Hochwasser in Norddeutschland: So ist die Lage an unserem nordwestdeutschen Standort Oldenburg

Der seit Tagen anhaltende Dauerregen in Norddeutschland hat zu Überschwemmungen und Höchstständen an vielen Flüssen geführt. In Niedersachsen wurden seit Beginn der Hochwassergefahr 1,9 Millionen Sandsäcke gefüllt, aus anderen Bundesländern kommt Nachschub. Auch in Oldenburg bleibt die Lage angespannt. Ob und wie Kolleginnen und Kollegen oder Kunden betroffen sind, haben wir Jürgen Moormann aus unserer Niederlassung in Oldenburg gefragt.

Herr Moormann, wie ist die Situation in der Stadt und in unserer Niederlassung?
Die Hochwasserlage ist nach wie vor angespannt. Die Pegelstände sind weiterhin hoch und damit auch der Druck auf die Deiche. Vor allem die Hunte, die auch durch die Stadt fließt, macht uns Sorgen, da die Pegelstände in den letzten Tagen kontinuierlich gestiegen sind und es weiter regnet.
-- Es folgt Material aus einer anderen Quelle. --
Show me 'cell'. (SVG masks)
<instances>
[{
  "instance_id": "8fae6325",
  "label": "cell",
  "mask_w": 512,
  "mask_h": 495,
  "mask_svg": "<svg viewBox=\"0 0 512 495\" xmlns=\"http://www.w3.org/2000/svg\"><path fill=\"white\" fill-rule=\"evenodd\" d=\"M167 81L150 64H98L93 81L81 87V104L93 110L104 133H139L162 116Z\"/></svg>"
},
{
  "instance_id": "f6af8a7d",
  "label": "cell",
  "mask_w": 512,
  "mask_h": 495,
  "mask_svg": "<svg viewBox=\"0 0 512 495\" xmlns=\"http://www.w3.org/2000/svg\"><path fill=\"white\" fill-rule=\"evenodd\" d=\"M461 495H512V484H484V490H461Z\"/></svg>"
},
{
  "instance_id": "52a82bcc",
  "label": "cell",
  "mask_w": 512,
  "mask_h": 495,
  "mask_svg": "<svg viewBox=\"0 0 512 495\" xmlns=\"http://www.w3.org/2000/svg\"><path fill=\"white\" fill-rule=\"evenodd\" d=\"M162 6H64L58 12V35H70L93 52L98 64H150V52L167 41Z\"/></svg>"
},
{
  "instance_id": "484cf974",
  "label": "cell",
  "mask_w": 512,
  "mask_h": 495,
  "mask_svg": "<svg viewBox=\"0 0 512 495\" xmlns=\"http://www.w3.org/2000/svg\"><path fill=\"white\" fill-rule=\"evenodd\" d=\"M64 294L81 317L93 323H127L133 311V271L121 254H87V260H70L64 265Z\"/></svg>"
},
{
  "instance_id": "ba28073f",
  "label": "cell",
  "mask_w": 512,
Die Innenstadt von Oldenburg, wo sich unsere Niederlassung befindet, ist weniger betroffen. Das ist verschiedenen Schutzmaßnahmen zu verdanken. Dazu gehören zum Beispiel Schöpfwerke und Sperrtore, die die Kanäle von der Hunte trennen.
Ganz anders sieht es im Stadtteil Bümmerstede aus: Dort errichten Einsatzkräfte seit Neujahr einen mobilen Notdeich, um Siedlungsgebiete zu schützen. Er erstreckt sich über rund zwei Kilometer entlang des teilweise durchweichten Huntedeiches und besteht aus mit Wasser oder Sand gefüllten Fässern.

Sind Kolleginnen und Kollegen und ihre Familien persönlich betroffen?
Unser dreizehnköpfiges Team in Oldenburg ist Gott sei Dank nicht direkt betroffen. Meine Schwiegereltern wohnen im Emsland, etwa fünf Meter von der Ems entfernt. Das war ein paar Tage lang sehr kritisch, weil der Pegel stieg und wir unsicher waren, ob die Sandsäcke ausreichen oder es zu einer Überschwemmung kommt. Zum Glück war das nicht der Fall und die Lage hat sich etwas entspannt. Die Unsicherheit ist überall, ob die Deiche dem Druck standhalten. Normalerweise halten sie den enormen Wassermassen etwa acht bis zwölf Tage stand. Das haben wir jetzt an vielen Stellen erreicht. An der Hase, das ist eigentlich nur ein kleiner Fluss, ist es vor ein paar Tagen passiert. Bei Löningen, etwa eine Stunde südwestlich von Oldenburg, ist der Deich auf einer Länge von zehn Metern gebrochen. Zum Glück sind keine Menschen oder Ortschaften gefährdet. Insgesamt bleibt die Lage aber kritisch. Ich beobachte ständig zwei Internetseiten mit den aktuellen Pegelständen. Auch die Stadt Oldenburg informiert stündlich auf ihren Seiten. Wir hoffen sehr, dass die getroffenen Maßnahmen ausreichen und der Regen wie vorhergesagt zum Wochenende aufhört.

Sind unsere Kunden betroffen?
Bisher liegen uns keine Informationen vor, dass Kunden mit ihren Produktionsanlagen betroffen sind. Aber wenn man die Bilder von den Seenlandschaften sieht, kann man sich vorstellen, was das z.B. für landwirtschaftliche Betriebe bedeutet: Die Felder mit dem Wintergetreide sind überschwemmt, das wird sicher zu Ertragseinbußen führen.